### Tarefas propostas
a: Responda, com base no texto sobre o Zêzere, a cada pergunta numa linha própria, com a mesma marcação:
(i) O que disciplinou o caudal do Zêzere?
(ii) De onde se desfruta, segundo o viandante, o silêncio mais profundo?
(iii) Que nome assina a despedida?
b: Transcreva o trecho do texto sobre o Zêzere que começa em "Este desfiladeiro assombroso, como" e vai até "voltamos ao assunto.", trocando "desfiladeiro" por "vale".
c: Condense em forma de lista o parágrafo do texto sobre o Zêzere que começa por "Este desfiladeiro assombroso", mantendo as informações principais.

### Excerto do documento
Este desfiladeiro assombroso, como não há outro em Portugal, só por pura ignorância não foi requisitado pelos produtores da Guerra dos Tronos, são fragas, córregos, penedias, tudo em tamanho gigante, as barragens disciplinaram o caudal do Zêzere, é habitualmente manso e o viandante assegura que não há mais silêncio tão profundo à solta como aquele que se desfruta do Moinho das Freiras a contemplar o rio rumorejante a caminho de Constância.
E como o Cabril é de encantos mil, qualquer dia voltamos ao assunto.

Um abraço do
Mário


Elogio do Penedo do Granada, do Zêzere e do Cabril (2)

### Conteúdo dos dados
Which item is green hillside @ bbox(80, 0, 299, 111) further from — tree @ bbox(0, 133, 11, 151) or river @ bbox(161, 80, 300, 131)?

### Respostas apresentadas
a:
(i) As barragens.
(ii) Do Moinho das Freiras.
(iii) Mário.

b:
Este vale assombroso, como não há outro em Portugal, só por pura ignorância não foi requisitado pelos produtores da Guerra dos Tronos, são fragas, córregos, penedias, tudo em tamanho gigante, as barragens disciplinaram o caudal do Zêzere, é habitualmente manso e o viandante assegura que não há mais silêncio tão profundo à solta como aquele que se desfruta do Moinho das Freiras a contemplar o rio rumorejante a caminho de Constância.
E como o Cabril é de encantos mil, qualquer dia voltamos ao assunto.

c:
- É um desfiladeiro assombroso, sem igual em Portugal, que só por ignorância não foi requisitado pelos produtores da Guerra dos Tronos.
- Tem fragas, córregos e penedias, tudo em tamanho gigante.
- As barragens disciplinaram o caudal do Zêzere, que é habitualmente manso.
- O viandante assegura que não há silêncio tão profundo como o que se desfruta do Moinho das Freiras, a contemplar o rio a caminho de Constância.